Organize todas as linhas dos dados abaixo em uma lista numerada, deixando de fora as linhas em branco.
### Dados do exercício
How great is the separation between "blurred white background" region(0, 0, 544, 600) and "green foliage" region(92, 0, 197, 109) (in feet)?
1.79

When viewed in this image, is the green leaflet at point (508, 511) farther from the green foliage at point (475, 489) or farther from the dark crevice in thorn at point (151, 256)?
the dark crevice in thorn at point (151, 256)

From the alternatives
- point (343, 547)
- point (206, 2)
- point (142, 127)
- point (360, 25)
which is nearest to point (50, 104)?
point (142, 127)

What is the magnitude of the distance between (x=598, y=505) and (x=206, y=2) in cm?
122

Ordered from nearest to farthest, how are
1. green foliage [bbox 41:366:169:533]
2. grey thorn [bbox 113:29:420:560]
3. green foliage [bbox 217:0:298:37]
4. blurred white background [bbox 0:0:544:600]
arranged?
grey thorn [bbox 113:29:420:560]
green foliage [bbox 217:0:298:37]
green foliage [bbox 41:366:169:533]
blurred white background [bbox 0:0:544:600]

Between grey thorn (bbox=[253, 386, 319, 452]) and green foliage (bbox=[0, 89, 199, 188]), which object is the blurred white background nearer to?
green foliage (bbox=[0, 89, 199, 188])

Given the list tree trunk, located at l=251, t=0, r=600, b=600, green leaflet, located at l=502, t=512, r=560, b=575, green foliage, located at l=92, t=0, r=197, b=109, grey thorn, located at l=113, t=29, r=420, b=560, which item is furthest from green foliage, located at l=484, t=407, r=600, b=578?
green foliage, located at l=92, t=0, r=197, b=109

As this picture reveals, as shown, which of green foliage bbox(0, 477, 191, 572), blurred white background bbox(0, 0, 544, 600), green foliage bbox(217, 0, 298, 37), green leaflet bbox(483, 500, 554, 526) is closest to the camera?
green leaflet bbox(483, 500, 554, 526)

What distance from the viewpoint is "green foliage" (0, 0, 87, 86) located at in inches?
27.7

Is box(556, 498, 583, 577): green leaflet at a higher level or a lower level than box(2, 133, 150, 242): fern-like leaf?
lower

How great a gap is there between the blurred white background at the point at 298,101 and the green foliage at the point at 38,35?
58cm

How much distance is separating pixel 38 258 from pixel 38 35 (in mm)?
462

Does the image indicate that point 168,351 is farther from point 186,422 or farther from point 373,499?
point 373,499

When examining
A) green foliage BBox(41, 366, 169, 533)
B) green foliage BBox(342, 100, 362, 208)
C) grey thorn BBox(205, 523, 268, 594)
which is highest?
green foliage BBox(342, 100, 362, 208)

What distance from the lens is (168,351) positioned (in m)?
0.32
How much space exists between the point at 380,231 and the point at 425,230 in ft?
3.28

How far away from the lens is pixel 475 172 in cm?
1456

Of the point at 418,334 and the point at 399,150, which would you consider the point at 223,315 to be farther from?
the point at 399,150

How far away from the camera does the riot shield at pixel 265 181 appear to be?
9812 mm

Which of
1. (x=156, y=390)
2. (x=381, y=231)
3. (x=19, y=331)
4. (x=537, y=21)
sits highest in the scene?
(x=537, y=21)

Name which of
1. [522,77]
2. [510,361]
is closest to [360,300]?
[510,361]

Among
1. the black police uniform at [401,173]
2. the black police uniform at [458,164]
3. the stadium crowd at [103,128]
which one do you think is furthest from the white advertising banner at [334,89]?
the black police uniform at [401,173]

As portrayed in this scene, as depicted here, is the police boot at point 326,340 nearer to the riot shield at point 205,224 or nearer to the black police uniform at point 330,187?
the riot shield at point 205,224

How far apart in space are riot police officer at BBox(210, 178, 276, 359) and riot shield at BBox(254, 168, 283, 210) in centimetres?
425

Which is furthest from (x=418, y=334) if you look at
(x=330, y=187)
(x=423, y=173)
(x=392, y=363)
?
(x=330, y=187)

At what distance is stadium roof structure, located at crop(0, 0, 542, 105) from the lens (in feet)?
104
######
- Solução da tarefa:
1. How great is the separation between "blurred white background" region(0, 0, 544, 600) and "green foliage" region(92, 0, 197, 109) (in feet)?
2. 1.79
3. When viewed in this image, is the green leaflet at point (508, 511) farther from the green foliage at point (475, 489) or farther from the dark crevice in thorn at point (151, 256)?
4. the dark crevice in thorn at point (151, 256)
5. From the alternatives
6. - point (343, 547)
7. - point (206, 2)
8. - point (142, 127)
9. - point (360, 25)
10. which is nearest to point (50, 104)?
11. point (142, 127)
12. What is the magnitude of the distance between (x=598, y=505) and (x=206, y=2) in cm?
13. 122
14. Ordered from nearest to farthest, how are
15. 1. green foliage [bbox 41:366:169:533]
16. 2. grey thorn [bbox 113:29:420:560]
17. 3. green foliage [bbox 217:0:298:37]
18. 4. blurred white background [bbox 0:0:544:600]
19. arranged?
20. grey thorn [bbox 113:29:420:560]
21. green foliage [bbox 217:0:298:37]
22. green foliage [bbox 41:366:169:533]
23. blurred white background [bbox 0:0:544:600]
24. Between grey thorn (bbox=[253, 386, 319, 452]) and green foliage (bbox=[0, 89, 199, 188]), which object is the blurred white background nearer to?
25. green foliage (bbox=[0, 89, 199, 188])
26. Given the list tree trunk, located at l=251, t=0, r=600, b=600, green leaflet, located at l=502, t=512, r=560, b=575, green foliage, located at l=92, t=0, r=197, b=109, grey thorn, located at l=113, t=29, r=420, b=560, which item is furthest from green foliage, located at l=484, t=407, r=600, b=578?
27. green foliage, located at l=92, t=0, r=197, b=109
28. As this picture reveals, as shown, which of green foliage bbox(0, 477, 191, 572), blurred white background bbox(0, 0, 544, 600), green foliage bbox(217, 0, 298, 37), green leaflet bbox(483, 500, 554, 526) is closest to the camera?
29. green leaflet bbox(483, 500, 554, 526)
30. What distance from the viewpoint is "green foliage" (0, 0, 87, 86) located at in inches?
31. 27.7
32. Is box(556, 498, 583, 577): green leaflet at a higher level or a lower level than box(2, 133, 150, 242): fern-like leaf?
33. lower
34. How great a gap is there between the blurred white background at the point at 298,101 and the green foliage at the point at 38,35?
35. 58cm
36. How much distance is separating pixel 38 258 from pixel 38 35 (in mm)?
37. 462
38. Does the image indicate that point 168,351 is farther from point 186,422 or farther from point 373,499?
39. point 373,499
40. When examining
41. A) green foliage BBox(41, 366, 169, 533)
42. B) green foliage BBox(342, 100, 362, 208)
43. C) grey thorn BBox(205, 523, 268, 594)
44. which is highest?
45. green foliage BBox(342, 100, 362, 208)
46. What distance from the lens is (168,351) positioned (in m)?
47. 0.32
48. How much space exists between the point at 380,231 and the point at 425,230 in ft?
49. 3.28
50. How far away from the lens is pixel 475 172 in cm?
51. 1456
52. Of the point at 418,334 and the point at 399,150, which would you consider the point at 223,315 to be farther from?
53. the point at 399,150
54. How far away from the camera does the riot shield at pixel 265 181 appear to be?
55. 9812 mm
56. Which of
57. 1. (x=156, y=390)
58. 2. (x=381, y=231)
59. 3. (x=19, y=331)
60. 4. (x=537, y=21)
61. sits highest in the scene?
62. (x=537, y=21)
63. Name which of
64. 1. [522,77]
65. 2. [510,361]
66. is closest to [360,300]?
67. [510,361]
68. Among
69. 1. the black police uniform at [401,173]
70. 2. the black police uniform at [458,164]
71. 3. the stadium crowd at [103,128]
72. which one do you think is furthest from the white advertising banner at [334,89]?
73. the black police uniform at [401,173]
74. As portrayed in this scene, as depicted here, is the police boot at point 326,340 nearer to the riot shield at point 205,224 or nearer to the black police uniform at point 330,187?
75. the riot shield at point 205,224
76. How far apart in space are riot police officer at BBox(210, 178, 276, 359) and riot shield at BBox(254, 168, 283, 210) in centimetres?
77. 425
78. Which is furthest from (x=418, y=334) if you look at
79. (x=330, y=187)
80. (x=423, y=173)
81. (x=392, y=363)
82. ?
83. (x=330, y=187)
84. At what distance is stadium roof structure, located at crop(0, 0, 542, 105) from the lens (in feet)?
85. 104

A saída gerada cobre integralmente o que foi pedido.